This repository provides source code for learning ROM-features accompanying the following publication:
Cathrin Elich, Iro Armeni, Martin R. Oswald, Marc Pollefeys, and Joerg Stueckler, "Learning-based Relational Object Matching Across Views"
Presented at the IEEE International Conference on Robotics and Automation (ICRA)
2023
If you use the source code provided in this repository for your research, please cite the corresponding publication as:
@inproceedings{elich2023_relobjmatch,
title = {Learning-based Relational Object Matching Across Views},
author = {Elich, Cathrin and Armeni, Iro and Oswald, Martin R. and Pollefeys, Marc and Stueckler, Joerg},
year = 2023,
booktitle = {IEEE International Conference on Robotics and Automation (ICRA)},
doi = {10.1109/ICRA48891.2023.10161393}
}
You can download the original Hypersim dataset here.
For training and evaluation, we pre-process relevant parts of the dataset:
python ./preprocessing/data_preparation/prepare_hypersim.py --data_dir <PATH_TO_HYPERSIM_DATA> --meta_data_dir <PATH_TO_HYPERSIM_METADATA>
Our test splits can be found in this KEEPER repository.
When training (and evaluating) on gt object detections, we make use of visual features extracted using a pre-trained ResNet34 which can be computed in advance to speed up training:
python -m preprocessing.eval_vis-feats.py --data_dir <PATH_TO_PREPROCESSED_HYPERSIM_DATA> --viz_feat_name basic_ResNet34
For evaluating the combination of our ROM features and keypoint-based matches, preprocess pre-computed keypoint matches as follows:
- Pre-compute keypoint-based matrix, e.g. using SuperGlue.
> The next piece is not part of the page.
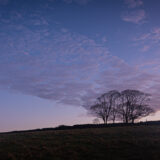 Beach trees and the cloud - Cooks Fields, Somerset, UK. ID JB1_8567
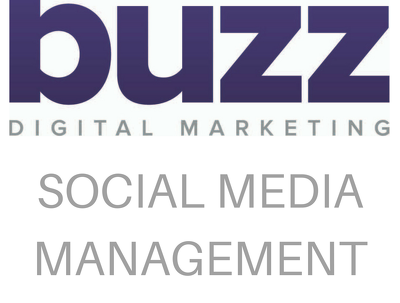 Manage your social media account for 1 month posting 2 x a day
For each image pair, this should yield a numpy array of size (2 [index of image], N_keypoints, 2[x-/y-coord.]). Results should be stored as e.g. [PATH_TO_KEYPOINT_MATCH_RESULTS]/test/ai_001_010/matches_cam00-frame0000_cam00-frame0038.npy.
- Pre-compute object-specific vote matrix w.r.t. keypoint matches by running
Results will be stored e.g. as [PATH_TO_KEYPOINT_MATCH_RESULTS]/processed_results/test/ai_001_010/matches_cam00-frame0000_cam00-frame0010.npy.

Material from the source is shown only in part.